The findings were drawn from 6,928 individuals from sixty-five arts and cultural organizations—thirty-three of which are situated on city property and thirty-two of which receive city funding. Data pertaining to five demographic characteristics—heritage, age, gender, sexual orientation, and disability—was submitted anonymously. Nearly three hundred of the participants were artists, 675 were board members, and 227 were curators. Eight hundred and twenty work in education, 396 in development, and 499 in administration, and 1,298 are volunteers.

According to the report, the majority-white positions at arts institutions are editorial, followed by library science and conservation, volunteer, and curatorial roles. The departments with the highest percentage of people of color are security, community engagement, retail, and facilities and operations. Forty-nine percent of artists and performers working with or at the institutions represented in the study are white, 18 percent are African American, 9 percent are Asian, and 7 percent are Hispanic.

“NYC residents represent an array of cultures, histories, backgrounds, and experiences—and our cultural organizations must reflect that extraordinary breadth,” said cultural affairs commissioner Tom Finkelpearl. “This new DataArts survey gives us a tool we can use to do that more effectively and over time. The data we gather will help us design programs to support NYC’s arts and cultural institutions in their ongoing efforts to create opportunities for all New Yorkers.”
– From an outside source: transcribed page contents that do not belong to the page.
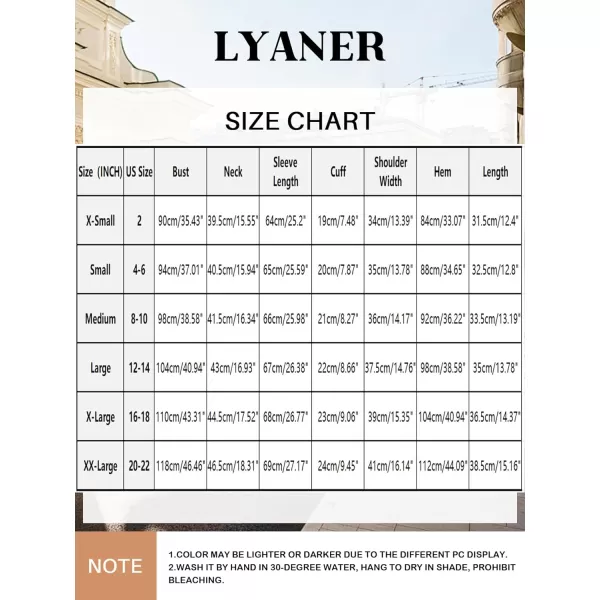 LYANER

SIZE CHART

| Size (INCH) | US Size | Bust | Neck | Sleeve Length | Cuff | Shoulder Width | Hem | Length |
|---|---|---|---|---|---|---|---|---|
| X-Small | 2 | 90cm/35.43" | 39.5cm/15.55" | 64cm/25.2" | 19cm/7.48" | 34cm/13.39" | 84cm/33.07" | 31.5cm/12.4" |
| Small | 4-6 | 94cm/37.01" | 40.5cm/15.94" | 65cm/25.59" | 20cm/7.87" | 35cm/13.78" | 88cm/34.65" | 32.5cm/12.8" |
| Medium | 8-10 | 98cm/38.58" | 41.5cm/16.34" | 66cm/25.98" | 21cm/8.27" | 36cm/14.17" | 92cm/36.22" | 33.5cm/13.19" |
| Large | 12-14 | 104cm/40.94" | 43cm/16.93" | 67cm/26.38" | 22cm/8.66" | 37.5cm/14.76" | 98cm/38.58" | 35cm/13.78" |
| X-Large | 16-18 | 110cm/43.31" | 44.5cm/17.52" | 68cm/26.77" | 23cm/9.06" | 39cm/15.35" | 104cm/40.94" | 36.5cm/14.37" |
| XX-Large | 20-22 | 118cm/46.46" | 46.5cm/18.31" | 69cm/27.17" | 24cm/9.45" | 41cm/16.14" | 112cm/44.09" | 38.5cm/15.16" |

NOTE

1.COLOR MAY BE LIGHTER OR DARKER DUE TO THE DIFFERENT PC DISPLAY.
2.WASH IT BY HAND IN 30-DEGREE WATER, HANG TO DRY IN SHADE, PROHIBIT BLEACHING.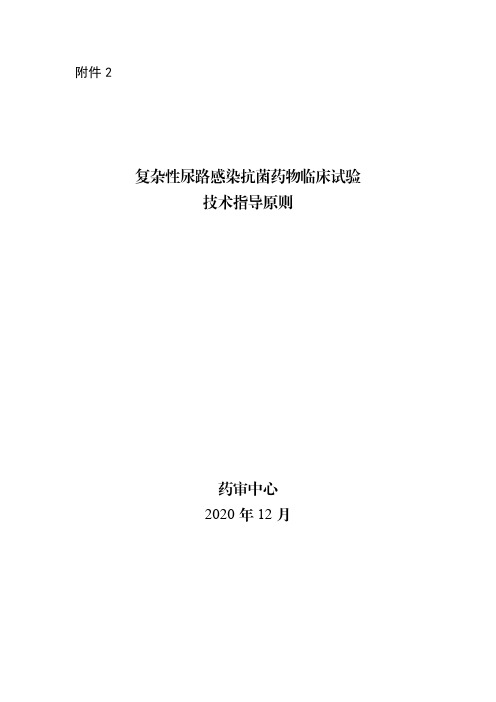 附件 2

复杂性尿路感染抗菌药物临床试验
技术指导原则

药审中心
2020 年 12 月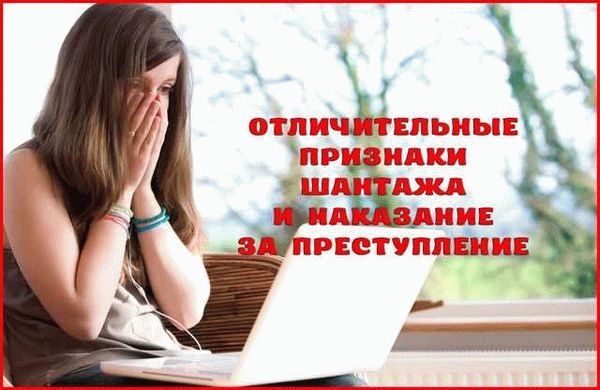 ОТЛИЧИТЕЛЬНЫЕ ПРИЗНАКИ ШАНТАЖА И НАКАЗАНИЕ ЗА ПРЕСТУПЛЕНИЕ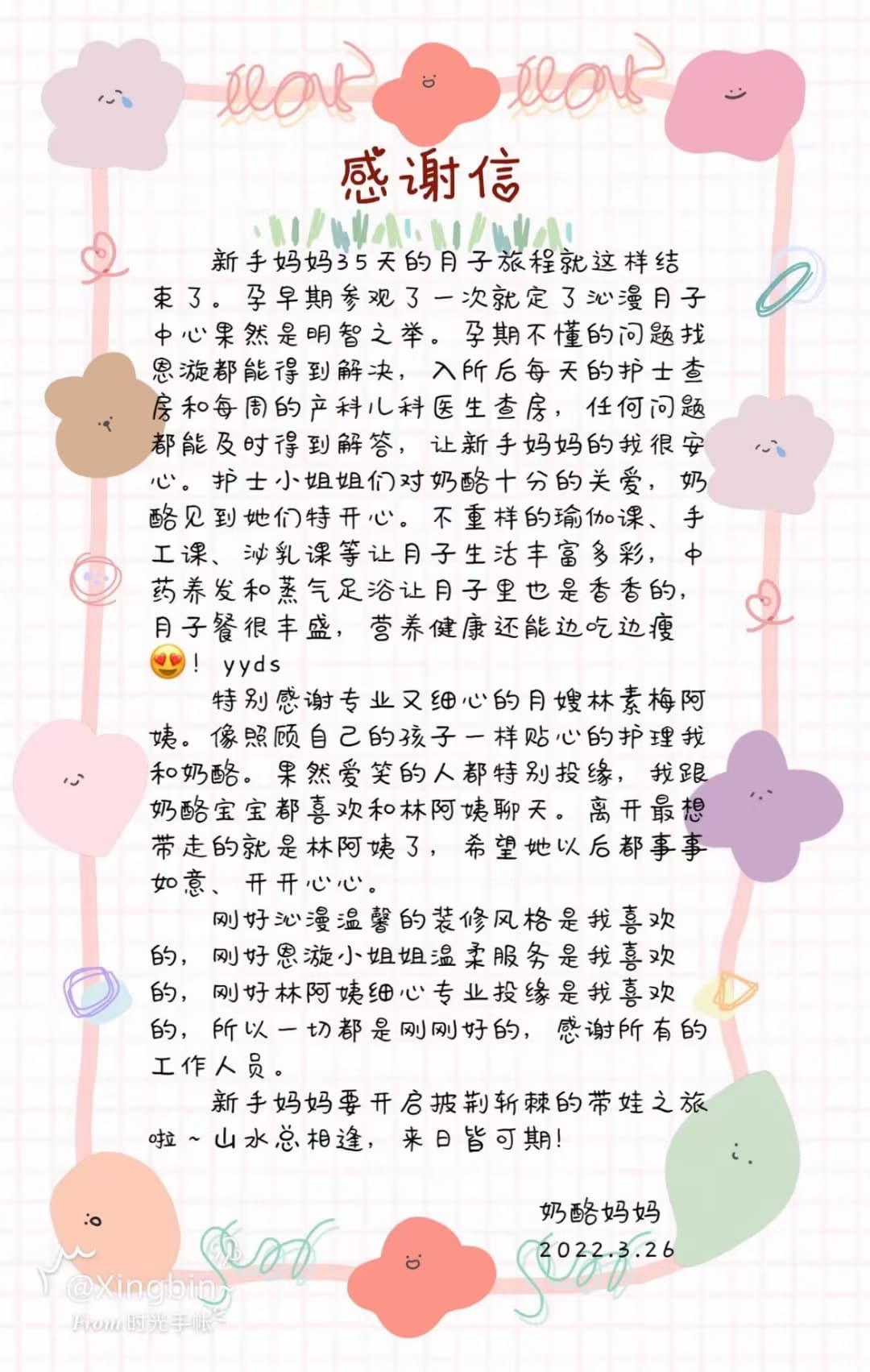 感谢信

新手妈妈35天的月子旅程就这样结束了。孕早期参观了一次就定了沁漫月子中心果然是明智之举。孕期不懂的问题找恩漩都能得到解决，入所后每天的护士查房和每周的产科儿科医生查房，任何问题都能及时得到解答，让新手妈妈的我很安心。护士小姐姐们对奶酪十分的关爱，奶酪见到她们特开心。不重样的瑜伽课、手工课、泌乳课等让月子生活丰富多彩，中药养发和蒸气足浴让月子里也是香香的，月子餐很丰盛，营养健康还能边吃边瘦😍！yyds

特别感谢专业又细心的月嫂林素梅阿姨。像照顾自己的孩子一样贴心的护理我和奶酪。果然爱笑的人都特别投缘，我跟奶酪宝宝都喜欢和林阿姨聊天。离开最想带走的就是林阿姨了，希望她以后都事事如意、开开心心。

刚好沁漫温馨的装修风格是我喜欢的，刚好恩漩小姐姐温柔服务是我喜欢的，刚好林阿姨细心专业投缘是我喜欢的，所以一切都是刚刚好的，感谢所有的工作人员。

新手妈妈要开启披荆斩棘的带娃之旅啦～山水总相逢，来日皆可期！

奶酪妈妈
2022.3.26

@Xingbin
From 时光手帐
Next year, the DCLA plans to extend the survey to all of its approximately one thousand constituent organizations, with the goal of better understanding the demographics of New York City’s cultural workforce and tracking them over time. The report is part of de Blasio’s comprehensive cultural road map for the city, called Create NYC, which he introduced in 2017. It is also part of his controversial plan to penalize cultural institutions that aren’t diversifying their staffs. If city-funded museums don’t implement diversity goals and demonstrate progress in meeting them, they could lose funding.

Among the institutions and organizations represented in the report are the Brooklyn Museum, the Bronx Museum of the Arts, El Museo del Barrio, Friends of the High Line, the Leslie-Lohman Museum of Gay and Lesbian Art, the Lincoln Center for Performing Arts, the Metropolitan Museum of Art, the Studio Museum in Harlem, and the Queens Museum.